● **Work required**
Reproduce the stretch of the documentary reviews from "UP CLOSE AND" through "THE FEST (RUNNER-UP)" word for word.

● **Page**
UP CLOSE AND PERSONAL
haveababy
Every year, the Sher Institute holds an online contest to give away a free In Vitro Fertilization procedure; Amanda Micheli’s documentary tracks one year’s contestants, following its winners as well as two runners-up who decide to go ahead with the procedure. As documentary, it’s a touch pedestrian – there are stretches that play like a really well-produced infomercial for the procedure in general and the Sher Institute in particular. That said, there’s no denying the emotional potency of these stories, and our attachment to the people telling them. It’s a slight movie, and doesn’t quite pull together to a sturdy conclusion, but you certainly feel for these people and the roller coaster they’re riding.
BEST OF THE FEST (RUNNER-UP)
Betting on Zero
Maybe Scientology is just on the mind lately, between My Scientology Movie and The Invitation and the fumes of Going Clear , but it’s very hard to watch the footage of Herbalife’s epic conventions, celebrity endorsements, and slick PR materials and not think its participants must be in some kind of cult. They’re not, but they may as well be; according to Bill Ackman, the divisive head fund manager on a multi-year crusade to short their stock, it’s a pyramid scheme, with a habit of targeting immigrants, low-income communities, and other vulnerable Americans. Director Ted Braun tells Ackman’s story against the backdrop of what is to be his “death blow” presentation, finally closing the case against the multi-billion dollar company; the film is, at times, a bit much (particularly in terms of length and its manipulative score), but it’s undeniably thorough and affecting – particularly when Braun arrives at its central conflict, which comes down to betting on the morality of Wall Street. Which, you know…
BEST OF THE FEST
5. Burden
Chris Burden was a soft-spoken provocateur, a visual and performance artist who carved out a place for himself in the 1970s by pushing boundaries and crossing lines, tinkering with the idea of art that is not only confrontational but, as one observer puts it, scares the shit out of you. Directors Timothy Marrinan and Richard Dewey approach his work with precisely the right mixture of skepticism and reverence, particularly as he tips into the realm of all-out instability late in the decade; their final analysis frames him, via the work he’s doing and the contrast of his life now and then, as an elder statesman, someone who became a bit safe. And they leave you feeling like that’s probably for the best.

● **Stored items from a collection**
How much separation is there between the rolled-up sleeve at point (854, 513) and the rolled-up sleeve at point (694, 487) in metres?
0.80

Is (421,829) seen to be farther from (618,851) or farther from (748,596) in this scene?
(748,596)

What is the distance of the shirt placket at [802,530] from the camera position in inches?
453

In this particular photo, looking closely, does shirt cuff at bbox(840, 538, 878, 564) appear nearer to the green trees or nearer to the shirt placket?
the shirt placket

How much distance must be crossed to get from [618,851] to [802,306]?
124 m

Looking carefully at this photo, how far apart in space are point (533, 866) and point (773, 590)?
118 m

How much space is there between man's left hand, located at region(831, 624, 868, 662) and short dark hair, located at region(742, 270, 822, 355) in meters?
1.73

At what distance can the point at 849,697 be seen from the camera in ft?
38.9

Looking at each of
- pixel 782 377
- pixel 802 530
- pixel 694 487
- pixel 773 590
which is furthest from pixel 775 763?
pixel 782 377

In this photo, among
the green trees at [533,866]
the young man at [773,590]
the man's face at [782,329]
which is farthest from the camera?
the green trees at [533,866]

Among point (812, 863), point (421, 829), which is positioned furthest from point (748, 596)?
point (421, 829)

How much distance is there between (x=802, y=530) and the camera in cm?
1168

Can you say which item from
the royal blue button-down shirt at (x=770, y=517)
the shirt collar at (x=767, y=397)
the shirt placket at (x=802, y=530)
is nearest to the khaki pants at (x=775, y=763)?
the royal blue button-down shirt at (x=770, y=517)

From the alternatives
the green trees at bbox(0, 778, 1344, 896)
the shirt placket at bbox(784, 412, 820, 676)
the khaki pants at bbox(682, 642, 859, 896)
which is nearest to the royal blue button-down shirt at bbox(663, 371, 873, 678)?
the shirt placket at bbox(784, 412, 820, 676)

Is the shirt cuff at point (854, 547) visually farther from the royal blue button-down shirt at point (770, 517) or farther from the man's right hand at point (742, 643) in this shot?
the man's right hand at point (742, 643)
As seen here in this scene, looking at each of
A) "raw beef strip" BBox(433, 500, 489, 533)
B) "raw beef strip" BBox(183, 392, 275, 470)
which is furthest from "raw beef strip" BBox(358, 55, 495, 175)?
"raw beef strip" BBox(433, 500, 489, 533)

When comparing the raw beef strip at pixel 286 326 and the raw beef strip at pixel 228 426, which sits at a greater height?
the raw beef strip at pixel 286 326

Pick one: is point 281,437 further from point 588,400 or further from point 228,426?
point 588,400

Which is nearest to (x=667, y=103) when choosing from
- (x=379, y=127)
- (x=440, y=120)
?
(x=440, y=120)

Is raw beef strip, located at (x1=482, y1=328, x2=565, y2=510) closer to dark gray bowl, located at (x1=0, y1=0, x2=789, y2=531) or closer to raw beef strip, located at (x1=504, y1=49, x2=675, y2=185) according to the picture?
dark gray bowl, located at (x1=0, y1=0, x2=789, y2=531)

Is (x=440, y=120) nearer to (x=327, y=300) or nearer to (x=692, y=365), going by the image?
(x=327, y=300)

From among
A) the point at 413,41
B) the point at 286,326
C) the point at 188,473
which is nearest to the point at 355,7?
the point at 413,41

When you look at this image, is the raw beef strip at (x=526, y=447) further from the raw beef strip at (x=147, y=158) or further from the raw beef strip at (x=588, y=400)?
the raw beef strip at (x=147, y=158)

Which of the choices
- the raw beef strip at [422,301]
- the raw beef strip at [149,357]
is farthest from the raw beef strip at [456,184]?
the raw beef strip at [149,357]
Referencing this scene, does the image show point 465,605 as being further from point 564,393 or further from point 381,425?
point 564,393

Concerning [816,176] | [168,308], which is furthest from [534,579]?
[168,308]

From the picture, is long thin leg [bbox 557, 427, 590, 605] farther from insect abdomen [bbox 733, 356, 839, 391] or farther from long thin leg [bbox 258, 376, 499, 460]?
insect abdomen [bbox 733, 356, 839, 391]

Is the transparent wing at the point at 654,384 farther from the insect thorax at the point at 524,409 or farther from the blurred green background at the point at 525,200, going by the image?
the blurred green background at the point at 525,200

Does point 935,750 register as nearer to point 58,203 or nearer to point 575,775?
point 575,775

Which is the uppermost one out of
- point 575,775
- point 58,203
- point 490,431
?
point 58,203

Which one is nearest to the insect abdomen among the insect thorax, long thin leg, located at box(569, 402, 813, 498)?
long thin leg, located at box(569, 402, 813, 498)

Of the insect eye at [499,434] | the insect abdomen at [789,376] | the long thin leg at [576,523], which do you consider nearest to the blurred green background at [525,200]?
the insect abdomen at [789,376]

● **Answer below**
UP CLOSE AND PERSONAL
haveababy
Every year, the Sher Institute holds an online contest to give away a free In Vitro Fertilization procedure; Amanda Micheli’s documentary tracks one year’s contestants, following its winners as well as two runners-up who decide to go ahead with the procedure. As documentary, it’s a touch pedestrian – there are stretches that play like a really well-produced infomercial for the procedure in general and the Sher Institute in particular. That said, there’s no denying the emotional potency of these stories, and our attachment to the people telling them. It’s a slight movie, and doesn’t quite pull together to a sturdy conclusion, but you certainly feel for these people and the roller coaster they’re riding.
BEST OF THE FEST (RUNNER-UP)